Future Fund won't protest Telstra split

Future Fund chief executive Paul Costello yesterday remained tight-lipped in the face of sustained questioning over the fund's stance, as an investor, on the pending legislated separation of Telstra's operations.

Future Fund chief executive Paul Costello yesterday remained tight-lipped in the face of sustained questioning over the fund's stance, as an investor, on the pending legislated separation of Telstra's operations.

It seems to us completely inappropriate to insert ourselves into a discussion

Future Fund CEO Paul Costello

Former Communications Minister Helen Coonan criticised the Future Fund for its silence on the government's legislation which, if passed, would separate Telstra's retail and wholesale arms. Coonan noted that the fund was not silent over Sol Trujillo's pay.

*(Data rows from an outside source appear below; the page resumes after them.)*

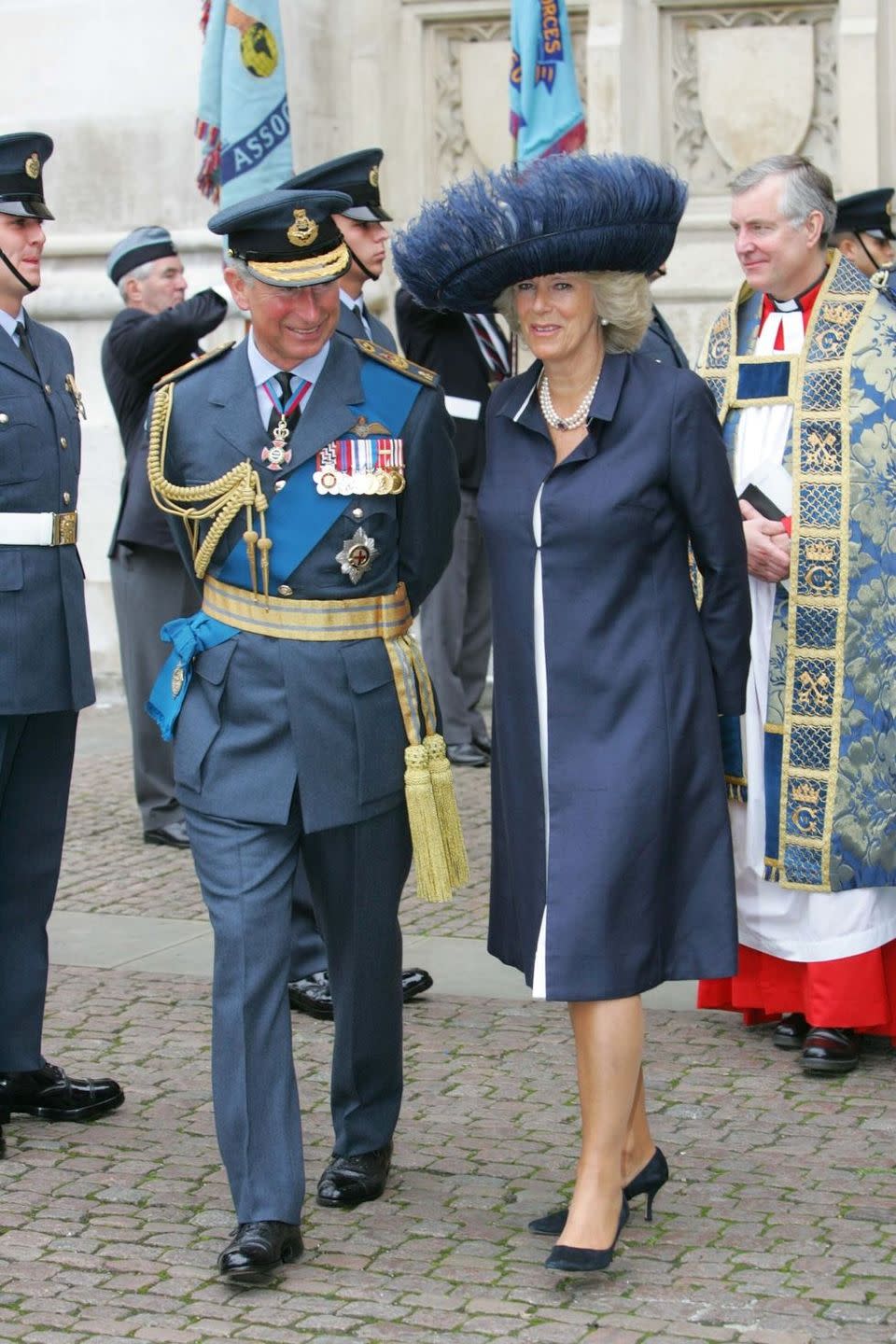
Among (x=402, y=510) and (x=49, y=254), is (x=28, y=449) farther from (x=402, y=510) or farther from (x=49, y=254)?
(x=49, y=254)

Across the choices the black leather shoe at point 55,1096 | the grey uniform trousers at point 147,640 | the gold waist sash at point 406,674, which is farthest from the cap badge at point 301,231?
the grey uniform trousers at point 147,640

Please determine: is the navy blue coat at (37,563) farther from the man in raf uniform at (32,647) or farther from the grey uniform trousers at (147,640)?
the grey uniform trousers at (147,640)

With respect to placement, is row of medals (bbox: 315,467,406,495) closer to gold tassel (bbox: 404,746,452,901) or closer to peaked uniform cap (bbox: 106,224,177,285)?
gold tassel (bbox: 404,746,452,901)

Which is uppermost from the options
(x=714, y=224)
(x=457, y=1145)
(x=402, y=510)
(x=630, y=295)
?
(x=714, y=224)

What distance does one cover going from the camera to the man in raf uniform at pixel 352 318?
5.78 meters

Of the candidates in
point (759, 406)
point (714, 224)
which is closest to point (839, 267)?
point (759, 406)

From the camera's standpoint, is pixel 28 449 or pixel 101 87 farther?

"It's baffling that you'd be so proactive on some matters," said Coonan, adding that there appeared to be "an eerie silence on the part of the fund" regarding Telstra's separation.

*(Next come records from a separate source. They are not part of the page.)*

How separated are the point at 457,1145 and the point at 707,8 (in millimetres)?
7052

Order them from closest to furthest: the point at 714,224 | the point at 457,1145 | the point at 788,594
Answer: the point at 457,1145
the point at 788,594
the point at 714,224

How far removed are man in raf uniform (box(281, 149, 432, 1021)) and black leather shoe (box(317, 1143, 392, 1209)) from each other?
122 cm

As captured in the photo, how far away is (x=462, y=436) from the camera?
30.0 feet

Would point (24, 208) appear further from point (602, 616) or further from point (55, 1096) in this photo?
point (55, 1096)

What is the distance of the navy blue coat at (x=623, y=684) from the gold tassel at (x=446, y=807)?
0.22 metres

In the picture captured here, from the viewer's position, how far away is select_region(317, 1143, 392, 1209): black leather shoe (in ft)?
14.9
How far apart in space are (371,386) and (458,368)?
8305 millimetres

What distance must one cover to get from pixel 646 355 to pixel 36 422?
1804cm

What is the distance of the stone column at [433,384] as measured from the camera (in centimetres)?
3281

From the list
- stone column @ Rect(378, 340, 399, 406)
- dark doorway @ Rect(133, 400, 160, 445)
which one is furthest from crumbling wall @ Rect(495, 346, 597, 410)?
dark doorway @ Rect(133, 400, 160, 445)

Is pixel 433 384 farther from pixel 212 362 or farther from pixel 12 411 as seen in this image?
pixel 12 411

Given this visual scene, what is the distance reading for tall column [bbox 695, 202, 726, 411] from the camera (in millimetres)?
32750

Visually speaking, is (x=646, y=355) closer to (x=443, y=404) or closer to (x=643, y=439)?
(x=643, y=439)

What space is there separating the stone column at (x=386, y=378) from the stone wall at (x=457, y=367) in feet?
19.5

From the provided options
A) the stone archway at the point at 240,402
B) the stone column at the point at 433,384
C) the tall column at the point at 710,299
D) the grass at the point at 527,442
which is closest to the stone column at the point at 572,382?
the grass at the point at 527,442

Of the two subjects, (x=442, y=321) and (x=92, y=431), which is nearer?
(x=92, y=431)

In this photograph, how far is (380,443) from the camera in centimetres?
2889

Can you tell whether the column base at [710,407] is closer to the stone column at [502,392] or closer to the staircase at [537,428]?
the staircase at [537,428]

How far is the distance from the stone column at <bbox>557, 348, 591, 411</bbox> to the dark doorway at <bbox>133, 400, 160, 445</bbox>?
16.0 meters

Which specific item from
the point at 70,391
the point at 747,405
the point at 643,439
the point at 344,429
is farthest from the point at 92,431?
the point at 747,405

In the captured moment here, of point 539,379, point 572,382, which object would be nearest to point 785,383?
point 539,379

The fund was a government-owned investment body established in 2006 to meet the cost of public sector superannuation liabilities.

"We will continue to work as a shareholder, working with the company, seeking information from the company," Costello said. The CEO made his comments while being questioned at a Senate Standing Committee on Finance and Public Administration yesterday.

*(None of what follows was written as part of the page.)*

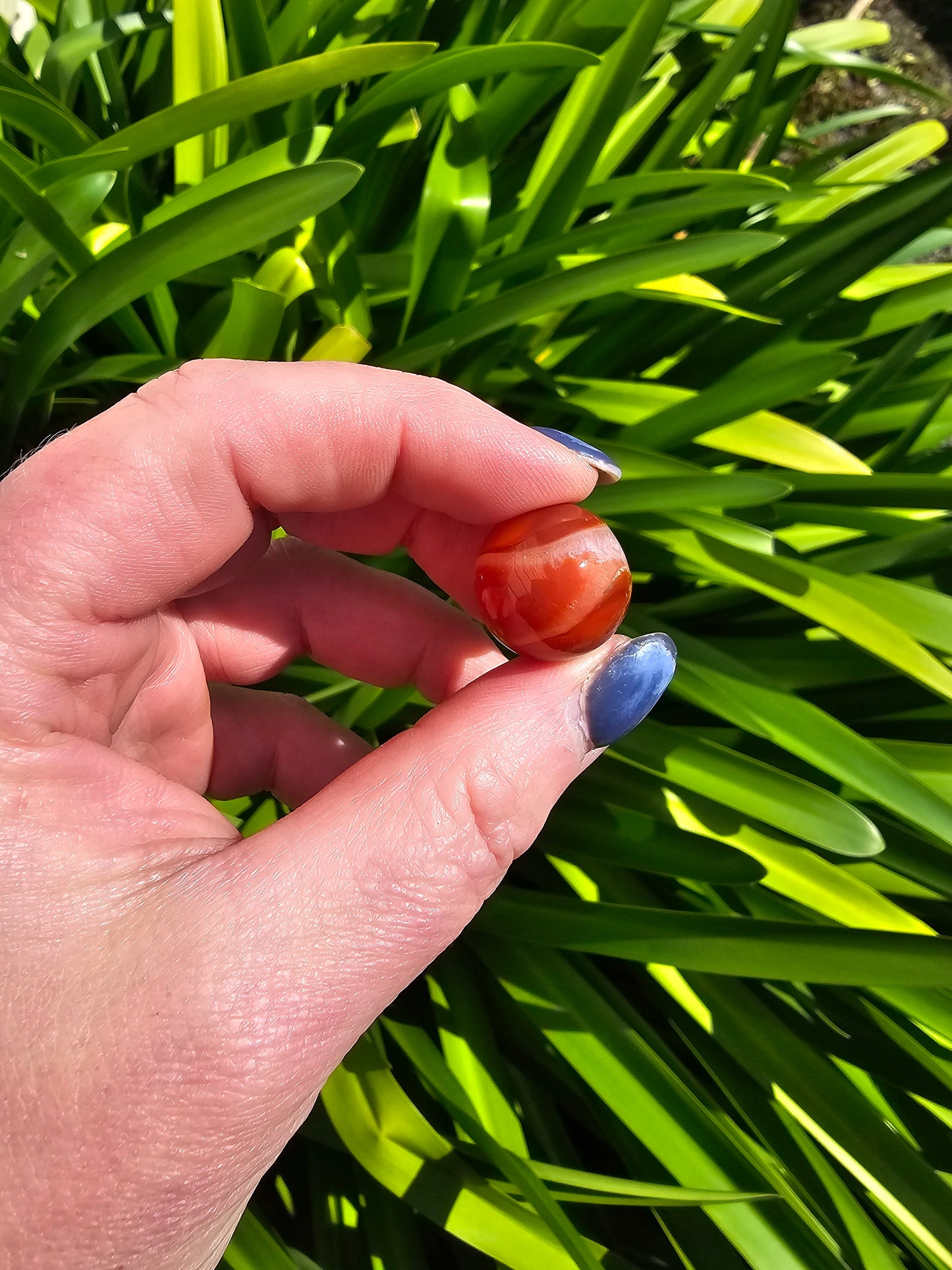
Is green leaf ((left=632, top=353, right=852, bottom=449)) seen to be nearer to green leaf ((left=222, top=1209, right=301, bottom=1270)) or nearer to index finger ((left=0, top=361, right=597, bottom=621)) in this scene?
index finger ((left=0, top=361, right=597, bottom=621))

Facing earlier questions, Costello conceded that the threat of Telstra's separation "would be a major risk for an investment", but when pressed if he hypothetically would buy shares of a company facing the legislation that Telstra was, he said it would depend on the price of the shares.

Costello said the Future Fund had not had discussions with the government about the legislation forcing Telstra's separation because the fund was set up to operate independently. "It seems to us completely inappropriate to insert ourselves into a discussion," said Costello.

"We took a view that we absolutely should not be involved in being part of discussions with government," he said. "Any approach like that would certainly have been at risk of receiving inside trading information."

Costello said it was a coincidence the fund had sold a third of its stake prior to the announcement.

The Future Fund had taken on Telstra shares in 2007 during the final sell off of the telco, which were held in escrow until August 2008. Its massive sell off took place one month prior to the government's announcement, reducing its ownership of Telstra from 16 per cent to 11 per cent.

Asked whether he knew about the separation deal and whether it was the basis for the Future Fund's decision, Costello said "it absolutely was a coincidence". He went on to argue that it was obvious it might happen — the question was when.

Costello also took a question on notice about when and how often he had spoken to Telstra prior to the sale but clarified "it was some significant time before the transaction we undertook".

Future Fund chair David Murray on Monday said in a statement that its Telstra sell off was a "long-stated intention". The value of its Telstra holdings was around $4.3 billion.